The New York Times (NYT 0.02%) emerged in 1851 with a simple mission: seek the truth and help people understand the world around them. While the mission hasn't changed, the Times has transformed from a small, penny newspaper to a digital mammoth that can add both stability and growth to your portfolio. Here are three reasons to take a closer look at the Times now. 

1. Optionality

The Times is embracing a vast array of digital opportunities, with Times-branded apps and online access from games and crossword puzzles to recipes, product reviews, sports, and yes, news and advertising. This multiple-streams-of-income approach has allowed the Times to explore new possibilities without sacrificing its overall performance, giving the company a breadth of opportunities to work with and tons of Foolish optionality.

The digital newspaper and magazine industry is currently valued at $39 billion, for example, with the U.S. having the largest share, valued at just over $16 billion. This industry is expected to reach $44.85 billion globally by 2026, with a compound annual growth rate (CAGR) of 3.55% The Times has a domestic market share of about 4% as of FYE 2021, while still leading the way in print news products. 

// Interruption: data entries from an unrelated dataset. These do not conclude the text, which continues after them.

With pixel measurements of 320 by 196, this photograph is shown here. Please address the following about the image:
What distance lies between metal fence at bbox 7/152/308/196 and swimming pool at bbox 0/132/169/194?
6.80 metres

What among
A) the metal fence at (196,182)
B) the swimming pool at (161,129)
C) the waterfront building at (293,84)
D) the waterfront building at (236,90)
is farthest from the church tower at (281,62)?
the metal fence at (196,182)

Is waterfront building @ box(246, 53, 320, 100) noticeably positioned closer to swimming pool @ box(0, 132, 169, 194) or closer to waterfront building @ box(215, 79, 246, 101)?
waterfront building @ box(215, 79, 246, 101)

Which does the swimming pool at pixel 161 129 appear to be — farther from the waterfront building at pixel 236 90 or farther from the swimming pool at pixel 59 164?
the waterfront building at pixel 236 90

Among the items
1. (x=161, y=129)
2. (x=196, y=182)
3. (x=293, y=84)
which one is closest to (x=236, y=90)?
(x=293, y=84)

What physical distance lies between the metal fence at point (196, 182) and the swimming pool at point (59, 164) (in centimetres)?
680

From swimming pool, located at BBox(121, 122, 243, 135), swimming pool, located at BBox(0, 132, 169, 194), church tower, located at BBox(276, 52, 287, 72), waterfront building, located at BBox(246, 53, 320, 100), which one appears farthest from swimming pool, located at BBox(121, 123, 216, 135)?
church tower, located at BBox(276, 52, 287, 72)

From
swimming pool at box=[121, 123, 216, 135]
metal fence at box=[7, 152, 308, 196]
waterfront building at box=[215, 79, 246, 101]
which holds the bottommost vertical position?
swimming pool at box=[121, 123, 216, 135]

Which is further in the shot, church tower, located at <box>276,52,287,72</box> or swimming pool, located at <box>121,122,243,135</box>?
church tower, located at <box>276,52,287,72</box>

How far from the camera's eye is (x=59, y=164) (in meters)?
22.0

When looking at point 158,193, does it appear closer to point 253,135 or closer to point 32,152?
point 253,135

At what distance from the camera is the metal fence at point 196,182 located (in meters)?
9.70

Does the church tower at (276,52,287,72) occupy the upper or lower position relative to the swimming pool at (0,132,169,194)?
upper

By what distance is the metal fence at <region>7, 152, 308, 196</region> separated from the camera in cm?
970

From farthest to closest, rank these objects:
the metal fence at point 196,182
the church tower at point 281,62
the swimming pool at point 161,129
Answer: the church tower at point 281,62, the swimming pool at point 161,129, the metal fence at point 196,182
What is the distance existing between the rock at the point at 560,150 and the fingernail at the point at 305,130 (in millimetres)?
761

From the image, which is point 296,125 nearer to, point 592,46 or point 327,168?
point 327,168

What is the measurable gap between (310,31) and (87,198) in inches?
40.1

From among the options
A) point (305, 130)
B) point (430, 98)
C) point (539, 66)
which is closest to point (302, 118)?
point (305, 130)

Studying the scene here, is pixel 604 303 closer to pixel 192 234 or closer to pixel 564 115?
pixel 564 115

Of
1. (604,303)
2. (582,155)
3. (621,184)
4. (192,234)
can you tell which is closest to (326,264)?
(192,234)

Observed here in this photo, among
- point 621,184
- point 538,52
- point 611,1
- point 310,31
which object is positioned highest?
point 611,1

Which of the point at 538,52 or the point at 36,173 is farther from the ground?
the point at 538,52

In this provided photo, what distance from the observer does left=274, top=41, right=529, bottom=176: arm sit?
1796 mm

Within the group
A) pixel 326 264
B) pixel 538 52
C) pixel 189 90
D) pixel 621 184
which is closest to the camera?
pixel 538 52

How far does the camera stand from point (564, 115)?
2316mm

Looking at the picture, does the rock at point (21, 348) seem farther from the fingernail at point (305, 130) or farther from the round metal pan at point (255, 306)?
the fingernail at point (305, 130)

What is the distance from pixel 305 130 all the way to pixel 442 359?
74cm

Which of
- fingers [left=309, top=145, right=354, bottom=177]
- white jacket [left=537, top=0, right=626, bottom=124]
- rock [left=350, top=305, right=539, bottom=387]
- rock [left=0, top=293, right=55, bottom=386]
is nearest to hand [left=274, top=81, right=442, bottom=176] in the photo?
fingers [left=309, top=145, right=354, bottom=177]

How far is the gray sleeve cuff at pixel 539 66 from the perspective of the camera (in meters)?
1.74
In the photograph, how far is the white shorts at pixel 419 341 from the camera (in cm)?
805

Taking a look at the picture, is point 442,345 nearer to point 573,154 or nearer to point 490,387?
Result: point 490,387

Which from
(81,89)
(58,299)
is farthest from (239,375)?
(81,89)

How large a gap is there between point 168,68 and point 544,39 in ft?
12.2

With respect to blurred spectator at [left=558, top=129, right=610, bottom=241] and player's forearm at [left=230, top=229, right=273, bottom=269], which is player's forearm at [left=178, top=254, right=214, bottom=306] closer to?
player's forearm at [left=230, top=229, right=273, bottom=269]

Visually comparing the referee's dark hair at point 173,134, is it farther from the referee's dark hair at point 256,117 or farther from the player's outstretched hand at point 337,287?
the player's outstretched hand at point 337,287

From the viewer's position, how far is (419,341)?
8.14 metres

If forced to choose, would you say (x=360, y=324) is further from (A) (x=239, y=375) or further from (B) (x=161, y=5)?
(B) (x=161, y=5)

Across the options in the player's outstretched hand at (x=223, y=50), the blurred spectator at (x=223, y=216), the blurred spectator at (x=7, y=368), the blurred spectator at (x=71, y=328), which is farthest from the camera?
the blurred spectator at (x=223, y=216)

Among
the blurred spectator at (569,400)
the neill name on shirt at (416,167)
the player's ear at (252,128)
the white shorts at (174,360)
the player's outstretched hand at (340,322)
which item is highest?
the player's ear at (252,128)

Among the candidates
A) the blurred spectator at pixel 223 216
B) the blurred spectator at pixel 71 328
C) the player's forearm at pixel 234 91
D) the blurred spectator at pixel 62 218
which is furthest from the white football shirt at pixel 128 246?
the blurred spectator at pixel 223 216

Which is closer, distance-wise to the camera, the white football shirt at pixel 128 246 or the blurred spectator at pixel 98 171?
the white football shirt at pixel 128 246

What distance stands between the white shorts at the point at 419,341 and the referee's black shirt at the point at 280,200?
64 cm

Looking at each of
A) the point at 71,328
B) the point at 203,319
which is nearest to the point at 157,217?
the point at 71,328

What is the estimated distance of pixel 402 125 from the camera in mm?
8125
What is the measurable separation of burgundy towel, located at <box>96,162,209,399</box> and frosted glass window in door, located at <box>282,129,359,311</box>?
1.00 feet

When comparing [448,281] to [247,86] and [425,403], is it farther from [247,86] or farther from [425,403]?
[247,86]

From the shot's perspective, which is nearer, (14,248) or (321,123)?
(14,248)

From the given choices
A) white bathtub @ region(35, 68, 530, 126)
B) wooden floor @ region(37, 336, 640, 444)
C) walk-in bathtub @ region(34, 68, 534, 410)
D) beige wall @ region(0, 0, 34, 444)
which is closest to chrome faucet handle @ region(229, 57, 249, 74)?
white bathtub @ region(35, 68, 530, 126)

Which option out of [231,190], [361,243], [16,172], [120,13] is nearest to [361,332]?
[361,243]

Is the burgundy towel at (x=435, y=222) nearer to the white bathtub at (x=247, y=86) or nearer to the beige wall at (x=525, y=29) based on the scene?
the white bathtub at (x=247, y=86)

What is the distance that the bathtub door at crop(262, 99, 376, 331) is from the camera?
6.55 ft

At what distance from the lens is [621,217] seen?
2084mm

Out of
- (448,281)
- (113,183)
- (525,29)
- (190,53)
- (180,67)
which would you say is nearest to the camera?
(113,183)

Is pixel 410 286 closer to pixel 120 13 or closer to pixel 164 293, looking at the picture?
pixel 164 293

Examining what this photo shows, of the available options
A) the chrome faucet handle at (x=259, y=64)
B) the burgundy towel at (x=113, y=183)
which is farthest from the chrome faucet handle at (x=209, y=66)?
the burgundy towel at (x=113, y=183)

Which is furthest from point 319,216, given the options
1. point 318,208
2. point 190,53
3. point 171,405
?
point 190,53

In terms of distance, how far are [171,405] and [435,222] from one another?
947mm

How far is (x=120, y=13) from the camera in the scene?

But that's just the tip of the iceberg. 

Digital advertising is estimated to reach $786 billion globally by 2026; mobile gaming should grow to a $139 billion industry in the same year, and the digital content creation market as a whole is expected to exceed $38 billion globally by 2030. These markets are fragmented, with a wide variety of players and mediums, as companies continue to shift their focus and rethink how to best take advantage of the technology. This gives the Times room to (re)establish itself as the company to beat. 

2. Resiliency

The company also has staying power. For its 170-plus years, the Times has consistently demonstrated a knack for reinventing itself in a way its rivals can't seem to match. The company went online in 1996, just three years after the internet was "released" to the general public, and in 2015, it launched its own VR app. This forward-thinking mindset helped the company successfully navigate the Great Recession of 2009, as well as what many believed was the beginning of the end of print journalism. 

Financially, the Times is stronger than ever. Revenue for the trailing 12 months (TTM) ending March 31, 2022 sits at $2.1 billion, up 18% year over year. Gross margin (TTM) is around 50%, operating profits are up 11%, and the company has plenty of liquidity: as of March 27th, the Times is sitting on cash and equivalents of just under $475 million, with no debt

The company also surpassed its 10 million paid subscriptions goal with the February acquisition of the online sports news outlet, The Athletic, while simultaneously opening the door to a whole new audience. (It's now set a new goal, by the way: 15 million by 2027.) It's also worth noting that the Times pays a modest quarterly dividend of 1.2%, with plans to return a substantial chunk of its free cash flow to investors over the next few years (more on that below).

3. Leadership

CEO Meredith Kopit Levien has done a good job of anticipating obstacles and finding a path around them. Levien joined the Times in 2013 to head its advertising department and quickly began shifting the company's advertising focus toward long-term partnerships. She has been the driving force behind the company's digital-first strategy throughout her tenure, connecting the Times's success with a much bigger picture. 

"We are relentlessly focused on growing the Times, but we're in an ecosystem," Levien said in a 2021 Adweek interview. "A lot of our work is making a market for paid-subscription journalism." 

She was named CEO in late 2020, and continues to demonstrate her ability to adapt on the fly, overseeing the acquisitions of The Athletic and Wordle, while also laying out ambitious goals for the company. 

Things to watch

Like any investment, the Times has its risks. Digital media is a rapidly changing industry after all, and -- combined with the many macroeconomic headwinds still ahead -- there's always the possibility that the company could eventually hit an obstacle it can't overcome. 

In its June Investor Day presentation, Levien outlined key metrics that the company hopes to achieve within the next three to five years:

  • Reach 15 million total subscribers by the end of 2027
  • Grow adjusted operating profit by 9%-12% each year
  • Return 25%-50% of free cash flow to shareholders through dividends and buybacks 

The company currently sits at a P/E ratio around 27, so it's still a little pricey compared to, say, the P/E of 16 you'll pay for News Corporation (NWSA 0.10%), parent company of The Wall Street Journal. But the Times's current P/E is less than its five- and 10-year averages – adjusted for one-time expenses in 2018 – of around 42. For media stock investors, now might offer a great opportunity to add the Times to your buy list.